En conférence de presse ce 1er juin 2026, le Directeur Général justifie et expose une stratégie globale de protection des consommateurs et de conformité réglementaire.
L’Agence Gabonaise de Sécurité Alimentaire (AGASA) a organisé, ce lundi 1er juin, une conférence de presse majeure afin de présenter les fondements juridiques qui légitiment ses récentes mesures de régulation du secteur alimentaire. Objectif affiché : expliquer au grand public, aux opérateurs et aux partenaires institutionnels pourquoi et comment l’agence renforce drastiquement son contrôle de la chaîne alimentaire gabonaise. Une initiative qui marque un tournant dans la politique sanitaire du pays.
C’est sur la solidité du cadre légal que repose l’ensemble de la stratégie de l’AGASA. Le Directeur Général a exposé les fondements juridiques clairs et contraignants qui autorisent l’agence à agir.

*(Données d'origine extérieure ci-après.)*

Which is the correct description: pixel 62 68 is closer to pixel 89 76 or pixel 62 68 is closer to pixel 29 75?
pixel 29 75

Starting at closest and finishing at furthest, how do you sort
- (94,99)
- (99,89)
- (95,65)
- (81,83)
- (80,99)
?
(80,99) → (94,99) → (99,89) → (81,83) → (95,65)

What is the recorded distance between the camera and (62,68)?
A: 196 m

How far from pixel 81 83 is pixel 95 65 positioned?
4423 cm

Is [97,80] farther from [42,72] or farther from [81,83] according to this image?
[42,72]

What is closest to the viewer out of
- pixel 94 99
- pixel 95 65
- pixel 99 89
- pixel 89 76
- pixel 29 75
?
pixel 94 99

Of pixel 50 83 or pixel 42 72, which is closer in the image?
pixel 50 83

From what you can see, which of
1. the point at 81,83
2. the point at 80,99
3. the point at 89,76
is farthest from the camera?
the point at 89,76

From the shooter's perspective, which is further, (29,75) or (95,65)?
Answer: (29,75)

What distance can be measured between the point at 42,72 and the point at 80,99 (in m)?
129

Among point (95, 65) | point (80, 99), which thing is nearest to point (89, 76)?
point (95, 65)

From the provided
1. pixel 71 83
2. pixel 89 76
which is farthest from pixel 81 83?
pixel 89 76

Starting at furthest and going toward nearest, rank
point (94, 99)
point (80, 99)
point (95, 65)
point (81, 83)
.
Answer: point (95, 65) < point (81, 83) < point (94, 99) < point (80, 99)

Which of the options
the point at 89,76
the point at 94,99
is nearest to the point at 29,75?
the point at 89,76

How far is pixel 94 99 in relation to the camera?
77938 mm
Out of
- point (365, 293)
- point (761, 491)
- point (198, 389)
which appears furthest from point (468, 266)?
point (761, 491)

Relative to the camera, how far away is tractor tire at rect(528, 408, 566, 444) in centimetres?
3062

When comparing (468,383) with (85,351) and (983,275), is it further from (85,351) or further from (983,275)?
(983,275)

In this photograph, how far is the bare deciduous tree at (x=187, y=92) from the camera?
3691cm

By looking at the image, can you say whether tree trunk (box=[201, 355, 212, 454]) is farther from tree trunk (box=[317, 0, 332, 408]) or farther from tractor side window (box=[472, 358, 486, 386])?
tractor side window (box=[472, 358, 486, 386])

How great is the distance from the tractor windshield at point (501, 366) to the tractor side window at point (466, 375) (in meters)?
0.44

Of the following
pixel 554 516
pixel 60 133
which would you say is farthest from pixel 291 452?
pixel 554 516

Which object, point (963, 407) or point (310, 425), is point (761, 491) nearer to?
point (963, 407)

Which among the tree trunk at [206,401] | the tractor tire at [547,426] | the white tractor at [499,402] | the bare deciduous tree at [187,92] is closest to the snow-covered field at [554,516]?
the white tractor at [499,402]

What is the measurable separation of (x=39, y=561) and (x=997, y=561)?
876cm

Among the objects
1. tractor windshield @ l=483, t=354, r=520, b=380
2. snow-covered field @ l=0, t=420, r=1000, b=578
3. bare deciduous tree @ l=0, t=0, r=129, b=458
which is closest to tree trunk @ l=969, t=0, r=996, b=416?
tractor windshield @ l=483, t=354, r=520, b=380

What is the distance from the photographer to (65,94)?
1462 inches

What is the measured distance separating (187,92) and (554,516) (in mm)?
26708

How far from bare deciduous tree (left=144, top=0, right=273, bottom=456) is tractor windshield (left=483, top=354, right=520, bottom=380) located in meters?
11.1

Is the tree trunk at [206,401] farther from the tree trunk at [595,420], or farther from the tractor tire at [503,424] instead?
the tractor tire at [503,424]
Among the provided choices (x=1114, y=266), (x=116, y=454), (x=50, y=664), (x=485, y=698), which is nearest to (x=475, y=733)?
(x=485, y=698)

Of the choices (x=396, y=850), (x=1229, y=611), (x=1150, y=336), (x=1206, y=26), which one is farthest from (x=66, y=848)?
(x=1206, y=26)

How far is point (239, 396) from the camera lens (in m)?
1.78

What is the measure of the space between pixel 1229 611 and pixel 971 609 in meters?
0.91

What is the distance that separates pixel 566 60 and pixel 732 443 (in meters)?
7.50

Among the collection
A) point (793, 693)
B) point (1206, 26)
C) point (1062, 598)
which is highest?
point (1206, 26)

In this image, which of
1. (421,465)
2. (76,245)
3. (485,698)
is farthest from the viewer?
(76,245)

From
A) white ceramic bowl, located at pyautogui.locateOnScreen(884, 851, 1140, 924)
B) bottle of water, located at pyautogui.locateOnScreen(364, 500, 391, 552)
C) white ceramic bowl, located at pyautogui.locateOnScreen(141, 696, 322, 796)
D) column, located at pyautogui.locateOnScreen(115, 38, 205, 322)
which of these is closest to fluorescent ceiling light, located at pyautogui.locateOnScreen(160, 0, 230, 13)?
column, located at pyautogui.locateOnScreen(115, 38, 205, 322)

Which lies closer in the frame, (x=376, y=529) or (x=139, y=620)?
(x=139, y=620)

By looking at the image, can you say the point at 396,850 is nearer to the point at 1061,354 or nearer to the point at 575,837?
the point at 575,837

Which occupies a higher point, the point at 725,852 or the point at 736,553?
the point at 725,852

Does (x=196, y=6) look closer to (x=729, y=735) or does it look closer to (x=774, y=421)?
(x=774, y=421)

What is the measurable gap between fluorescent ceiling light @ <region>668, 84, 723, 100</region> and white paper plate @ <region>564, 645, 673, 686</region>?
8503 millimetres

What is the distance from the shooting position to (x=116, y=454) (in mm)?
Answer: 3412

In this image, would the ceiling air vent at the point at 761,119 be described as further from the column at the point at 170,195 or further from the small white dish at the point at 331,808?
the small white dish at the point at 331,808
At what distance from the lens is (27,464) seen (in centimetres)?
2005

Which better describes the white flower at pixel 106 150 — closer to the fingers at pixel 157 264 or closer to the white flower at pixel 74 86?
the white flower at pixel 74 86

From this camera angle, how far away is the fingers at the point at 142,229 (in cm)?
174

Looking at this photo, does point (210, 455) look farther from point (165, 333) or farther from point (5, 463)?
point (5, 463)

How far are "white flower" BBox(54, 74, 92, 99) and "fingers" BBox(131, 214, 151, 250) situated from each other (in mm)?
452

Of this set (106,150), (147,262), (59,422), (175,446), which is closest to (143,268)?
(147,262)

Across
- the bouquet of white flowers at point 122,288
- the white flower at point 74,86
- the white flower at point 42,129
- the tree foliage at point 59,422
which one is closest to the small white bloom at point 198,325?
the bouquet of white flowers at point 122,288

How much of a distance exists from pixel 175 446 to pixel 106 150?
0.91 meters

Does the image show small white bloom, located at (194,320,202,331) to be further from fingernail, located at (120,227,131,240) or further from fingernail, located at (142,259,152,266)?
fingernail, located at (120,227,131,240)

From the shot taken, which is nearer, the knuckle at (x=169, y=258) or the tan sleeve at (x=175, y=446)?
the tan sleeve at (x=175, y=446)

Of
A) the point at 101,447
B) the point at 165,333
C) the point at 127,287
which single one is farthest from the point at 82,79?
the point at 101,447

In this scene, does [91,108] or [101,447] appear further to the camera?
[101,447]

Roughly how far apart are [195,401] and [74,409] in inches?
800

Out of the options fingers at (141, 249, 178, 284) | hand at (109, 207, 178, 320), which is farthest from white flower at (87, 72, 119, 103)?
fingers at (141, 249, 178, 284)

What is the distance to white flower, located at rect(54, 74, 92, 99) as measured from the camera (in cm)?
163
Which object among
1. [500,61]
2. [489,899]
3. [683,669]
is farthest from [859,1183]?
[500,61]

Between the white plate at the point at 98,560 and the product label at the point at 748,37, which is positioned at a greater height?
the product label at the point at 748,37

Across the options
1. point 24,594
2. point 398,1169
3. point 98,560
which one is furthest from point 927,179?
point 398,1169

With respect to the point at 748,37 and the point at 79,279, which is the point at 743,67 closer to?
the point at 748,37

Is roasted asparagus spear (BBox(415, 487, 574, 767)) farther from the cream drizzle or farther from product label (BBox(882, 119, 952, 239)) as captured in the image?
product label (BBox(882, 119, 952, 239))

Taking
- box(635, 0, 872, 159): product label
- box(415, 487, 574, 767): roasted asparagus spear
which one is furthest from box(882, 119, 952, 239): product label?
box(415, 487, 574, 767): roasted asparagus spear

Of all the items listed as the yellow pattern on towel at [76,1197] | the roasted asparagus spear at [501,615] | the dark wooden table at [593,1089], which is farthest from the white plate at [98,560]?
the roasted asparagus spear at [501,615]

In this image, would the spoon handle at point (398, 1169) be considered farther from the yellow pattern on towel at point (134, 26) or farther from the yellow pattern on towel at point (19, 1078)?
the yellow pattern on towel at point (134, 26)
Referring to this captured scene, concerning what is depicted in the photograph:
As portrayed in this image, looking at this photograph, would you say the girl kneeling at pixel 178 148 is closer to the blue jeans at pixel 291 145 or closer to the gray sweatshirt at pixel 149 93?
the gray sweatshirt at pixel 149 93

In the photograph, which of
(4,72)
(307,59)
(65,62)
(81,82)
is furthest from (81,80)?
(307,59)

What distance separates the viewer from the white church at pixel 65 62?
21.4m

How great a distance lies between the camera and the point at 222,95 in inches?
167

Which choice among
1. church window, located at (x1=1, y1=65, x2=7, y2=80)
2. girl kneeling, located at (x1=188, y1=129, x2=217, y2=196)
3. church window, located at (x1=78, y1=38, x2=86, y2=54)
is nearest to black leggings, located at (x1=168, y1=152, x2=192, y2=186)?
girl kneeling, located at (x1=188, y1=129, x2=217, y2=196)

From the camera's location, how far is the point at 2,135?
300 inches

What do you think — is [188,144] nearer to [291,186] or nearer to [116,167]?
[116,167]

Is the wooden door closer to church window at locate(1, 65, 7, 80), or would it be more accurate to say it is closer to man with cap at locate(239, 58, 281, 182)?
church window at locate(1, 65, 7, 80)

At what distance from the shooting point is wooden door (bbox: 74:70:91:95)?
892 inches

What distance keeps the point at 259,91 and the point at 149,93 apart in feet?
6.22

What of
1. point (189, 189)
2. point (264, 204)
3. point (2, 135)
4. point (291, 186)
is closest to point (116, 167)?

L’agence s’appuie sur plusieurs textes de base incluant des articles spécifiques du code alimentaire et des décrets réglementaires qui confèrent à l’agence l’autorité nécessaire pour procéder à des inspections sans préavis dans les installations de production, stockage et distribution, confisquer et détruire immédiatement les produits non-conformes, exiger la certification et la traçabilité complète des aliments, imposer des mesures correctives aux opérateurs défaillants et exercer un contrôle continu sur l’ensemble de la chaîne alimentaire;
L’agence dispose également de fondements constitutionnels garantissant le droit à la sécurité alimentaire et à la protection de la santé publique, ce qui lui confère une légitimité juridique incontestable pour mener ces actions. Le directeur n’a pas manqué détailler les enjeux majeurs justifiant cette approche renforcée. Pour le Directeur Général de l’AGASA, Dr Jean Delors Biyoghe « tous les aliments commercialisés au Gabon doivent répondre aux normes établies. Cela concerne aussi bien les produits locaux que les importations« . L’AGASA a annoncé qu’elle renforcerait drastiquement ses vérifications pour s’assurer que aucun produit non-conforme ne parvient aux consommateurs.
L’agence a énuméré les principales catégories de risques auxquels sont exposés les consommateurs gabonais : contaminations bactériennes : infections alimentaires potentielles ; contaminants physiques : présence d’objets étrangers, débris ou fragments, contaminants chimiques : résidus de pesticides, métaux lourds, additifs non autorisés; défaillances de stockage : rupture de chaîne froide, conditions inadéquates; problèmes de traçabilité : impossible d’identifier l’origine ou le parcours d’un produit et non-respect des délais de consommation : produits périmés ou trop anciens.
L’AGASA a insisté sur le fait que chaque acteur de la chaîne alimentaire est responsable de la sécurité du produit qu’il manipule. Producteurs, transporteurs, stockeurs, distributeurs et détaillants devront pouvoir justifier à tout moment de la conformité des produits qu’ils commercialisent. Les produits jugés non-conformes seront immédiatement confisqués et détruits, selon des procédures strictes définies par l’AGASA. Aucune exception ne sera tolérée, indépendamment de la taille ou de l’importance commerciale de l’opérateur.